▶ Tujuan Tugas:
Lanjutkan artikel tentang siswa laki-laki di Jurusan Tata Boga SMKN 3 Sukoharjo di bawah ini, mulai setelah kalimat terakhirnya.

SOLOPOS.COM - Ilustrasi koki. (freepik)

Solopos.com, SOLO—Tata boga bagi sebagian kalangan masih identik dengan perempuan. Pandangan ini merupakan warisan budaya dari sudut pandang yang bias gender.

Seorang perempuan harus pandai-pandai menyajikan makanan. Para pria selayaknya tinggal di rumah, menikmati sajian tersebut.

Promosi Jalur Mudik Pantura Jawa Makin Adem Berkat Trembesi

Identitas pria yang seolah tabu untuk berinteraksi dengan peralatan memasak di dapur, mengolah menu masakan, ataupun berkreasi dengan bahan makanan, hingga menghasilkan jenis makanan, masih cukup melekat di masyarakat kita. Padahal, di sisi lain, sudah lumrah dan sering kita temui koki atau juru masak laki-laki.

Namun, paradigma bahwa memasak adalah ranahnya perempuan belum hilang. Inilah yang dialami seorang siswa di SMKN 3 Sukoharjo. Anggapan bahwa laki-laki kurang pantas untuk belajar memasak tidak dia ambil pusing. Dengan yakin dia mengambil Jurusan Tata Boga di sekolahannya.

“Saya ingin menjadi chef yang sukses dan mendirikan restoran dengan menu western,” begitu kata dia selalu saat ditanya mengenai cita-citanya selulus SMK.
Siswa itu adalah salah seorang siswa Kelas XI Tata Boga. Dia tertarik dengan dunia boga sejak duduk di bangku sekolah dasar. Saat masih kecil, tanpa disuruhpun, dia sering membantu ibunya yang sehari-harinya adalah seorang ibu rumah tangga.

Anak itu terbiasa menyiapkan makanan untuk seluruh keluarga. Meski menu yang biasa dimasak bersama sang ibu tergolong menu sederhana, namun dia selalu bersemangat dan sangat menikmati aktivitas di dapur bersama Mamak/Mak e, panggilannya untuk sang ibu.

Ketertarikannya pada dunia boga seperti gayung bersambut. Saat dia mengetahui dari tetangganya yang juga bersekolah di SMKN 3 Sukoharjo bahwa di sekolah tersebut ada Jurusan Tata Boga, anak laki-laki itu langsung mendaftar tanpa pikir panjang.

Keberuntungan ada di tangannya. Dia diterima. Teman-temannya yang didominasi kaum perempuan tidak menyurutkan kegembiraannya untuk bisa bersekolah di bidang boga. Baginya, laki-laki juga memiliki kesempatan besar untuk menjadi juru masak yang andal.

▶ Baris Data:
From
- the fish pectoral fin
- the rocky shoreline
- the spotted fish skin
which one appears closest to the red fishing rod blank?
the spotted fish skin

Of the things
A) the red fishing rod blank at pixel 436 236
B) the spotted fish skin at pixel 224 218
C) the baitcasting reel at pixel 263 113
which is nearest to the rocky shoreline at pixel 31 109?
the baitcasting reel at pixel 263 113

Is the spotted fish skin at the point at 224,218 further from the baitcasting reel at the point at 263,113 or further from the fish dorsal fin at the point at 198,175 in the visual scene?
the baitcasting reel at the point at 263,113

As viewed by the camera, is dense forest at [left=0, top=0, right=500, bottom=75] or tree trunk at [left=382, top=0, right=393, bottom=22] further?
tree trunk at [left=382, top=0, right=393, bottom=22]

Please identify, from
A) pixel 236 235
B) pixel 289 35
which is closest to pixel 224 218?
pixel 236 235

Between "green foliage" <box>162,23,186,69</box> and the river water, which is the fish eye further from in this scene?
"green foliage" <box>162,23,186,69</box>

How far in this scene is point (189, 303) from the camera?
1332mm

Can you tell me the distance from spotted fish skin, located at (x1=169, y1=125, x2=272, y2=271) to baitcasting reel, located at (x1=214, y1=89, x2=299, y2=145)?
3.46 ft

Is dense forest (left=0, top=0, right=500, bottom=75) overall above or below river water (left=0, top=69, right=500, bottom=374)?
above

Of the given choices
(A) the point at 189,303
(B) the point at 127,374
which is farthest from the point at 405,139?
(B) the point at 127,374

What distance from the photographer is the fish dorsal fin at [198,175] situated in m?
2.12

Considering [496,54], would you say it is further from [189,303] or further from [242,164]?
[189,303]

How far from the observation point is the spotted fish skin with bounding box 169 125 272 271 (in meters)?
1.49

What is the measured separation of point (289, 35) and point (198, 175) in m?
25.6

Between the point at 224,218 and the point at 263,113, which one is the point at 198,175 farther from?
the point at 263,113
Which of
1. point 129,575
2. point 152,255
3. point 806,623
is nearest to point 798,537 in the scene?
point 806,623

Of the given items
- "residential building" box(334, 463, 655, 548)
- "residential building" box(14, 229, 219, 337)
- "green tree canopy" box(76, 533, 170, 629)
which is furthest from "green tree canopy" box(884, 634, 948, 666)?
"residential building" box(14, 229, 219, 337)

▶ Hasil Latihan:
Pendidikan vokasi di SMK memberikan akses seluas-luasnya bagi siswa untuk mengeksplorasi minat dan bakat yang mereka miliki. Jadi, siswa itu pun yakin pilihannya memasuki jenjang SMK akan menjadi langkah awal masa depan yang gemilang.

Yakin

Setiap pilihan selalu ada tantangan tersendiri, demikian pula bagi siswa itu, siswa yang berpembawaan halus, namun selalu terkesan yakin dengan kata-kata yang dia ucapkan. Saat memilih Program Keahlian Tata Boga, siswa itu sempat menghadapi komentar yang kurang menyenangkan dari tetangganya. “Wong lanang kok sekolah masak… Mbok pilih jurusan mesin apa komputer ngono rak luwih patut”.. (Laki-laki kok memilih sekolah memasak, pilih jurusan mesin atau komputer begitu, kan lebih pantas). Anak laki-laki itu pilih mengabaikan komentar tersebut.

Satu hal yang memperkuat kecintaannya pada dunia kuliner adalah acara Master Chef di sebuah stasiun TV. Dia selalu mengikuti acara tersebut dan sangat menikmati setiap hal tentang memasak yang dieksplorasi di acara itu.

“Bagi saya para chef yang menjadi juri di acara tersebut sangat keren. Apalagi chef Renata yang sederhana, tapi cantik dan sangat mahir memasak” katanya sambil tersenyum.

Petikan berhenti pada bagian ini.